**REQUIREMENT**:
Reproduce the records from the line containing "How far is [313,754]" through the line containing "What is the distance dividing", with the requests included. Multiply every distance and coordinate in the answers by 1.9, round each to its original number of decimal places with halves rounded up, and give only these lines.

**RAW RECORDS**:
** START **

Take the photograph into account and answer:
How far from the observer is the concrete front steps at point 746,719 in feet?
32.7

** END **
** START **

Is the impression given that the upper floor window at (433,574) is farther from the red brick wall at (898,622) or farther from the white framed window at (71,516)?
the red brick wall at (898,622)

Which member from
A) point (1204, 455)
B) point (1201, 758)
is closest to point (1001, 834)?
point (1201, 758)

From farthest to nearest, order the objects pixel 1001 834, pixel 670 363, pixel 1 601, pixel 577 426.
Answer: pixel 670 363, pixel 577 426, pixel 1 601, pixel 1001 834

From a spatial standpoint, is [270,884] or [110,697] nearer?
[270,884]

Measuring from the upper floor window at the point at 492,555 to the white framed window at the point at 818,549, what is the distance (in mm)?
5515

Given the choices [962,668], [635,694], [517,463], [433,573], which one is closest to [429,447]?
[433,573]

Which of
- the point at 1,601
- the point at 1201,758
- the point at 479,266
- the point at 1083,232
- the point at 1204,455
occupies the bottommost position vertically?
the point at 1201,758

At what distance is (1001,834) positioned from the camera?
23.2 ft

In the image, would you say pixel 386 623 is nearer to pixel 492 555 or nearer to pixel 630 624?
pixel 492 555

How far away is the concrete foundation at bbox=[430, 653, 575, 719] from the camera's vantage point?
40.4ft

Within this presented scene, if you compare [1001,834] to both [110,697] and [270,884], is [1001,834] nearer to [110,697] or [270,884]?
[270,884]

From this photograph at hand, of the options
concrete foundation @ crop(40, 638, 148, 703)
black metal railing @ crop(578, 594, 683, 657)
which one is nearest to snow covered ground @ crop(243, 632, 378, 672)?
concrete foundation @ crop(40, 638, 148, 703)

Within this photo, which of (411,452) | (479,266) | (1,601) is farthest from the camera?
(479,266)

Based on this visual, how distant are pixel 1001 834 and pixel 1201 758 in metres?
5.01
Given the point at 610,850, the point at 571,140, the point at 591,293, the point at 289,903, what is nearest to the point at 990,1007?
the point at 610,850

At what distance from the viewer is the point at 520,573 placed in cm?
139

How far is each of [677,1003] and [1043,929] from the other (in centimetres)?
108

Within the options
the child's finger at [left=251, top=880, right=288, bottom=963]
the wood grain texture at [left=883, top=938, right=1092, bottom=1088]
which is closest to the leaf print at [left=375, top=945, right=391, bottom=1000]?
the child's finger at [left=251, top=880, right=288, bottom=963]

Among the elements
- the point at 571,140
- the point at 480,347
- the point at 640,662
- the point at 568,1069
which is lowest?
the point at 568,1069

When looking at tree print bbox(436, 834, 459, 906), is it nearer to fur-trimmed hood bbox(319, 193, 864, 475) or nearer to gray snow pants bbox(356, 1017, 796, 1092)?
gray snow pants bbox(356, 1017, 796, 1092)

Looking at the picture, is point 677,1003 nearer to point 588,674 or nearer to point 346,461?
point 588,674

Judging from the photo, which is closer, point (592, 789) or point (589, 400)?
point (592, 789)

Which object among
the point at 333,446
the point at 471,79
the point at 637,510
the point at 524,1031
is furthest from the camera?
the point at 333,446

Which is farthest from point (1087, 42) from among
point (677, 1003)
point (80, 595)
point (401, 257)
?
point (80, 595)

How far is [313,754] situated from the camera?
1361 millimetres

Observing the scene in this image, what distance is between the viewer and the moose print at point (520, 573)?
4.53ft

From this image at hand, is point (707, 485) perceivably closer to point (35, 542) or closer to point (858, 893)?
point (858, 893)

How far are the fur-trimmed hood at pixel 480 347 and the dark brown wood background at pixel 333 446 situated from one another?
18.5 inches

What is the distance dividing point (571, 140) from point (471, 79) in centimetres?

** END **

**WRITTEN ANSWER**:
How far is [313,754] situated from the camera?
2586 millimetres

Observing the scene in this image, what distance is between the viewer and the moose print at point (520, 573)?
8.61ft

From this image at hand, is point (707, 485) perceivably closer to point (35, 542) or closer to point (858, 893)?
point (1630, 1697)

How far are the fur-trimmed hood at pixel 480 347 and the dark brown wood background at pixel 333 446 situated from one another?
35.2 inches

What is the distance dividing point (571, 140) from point (471, 79) in centimetres?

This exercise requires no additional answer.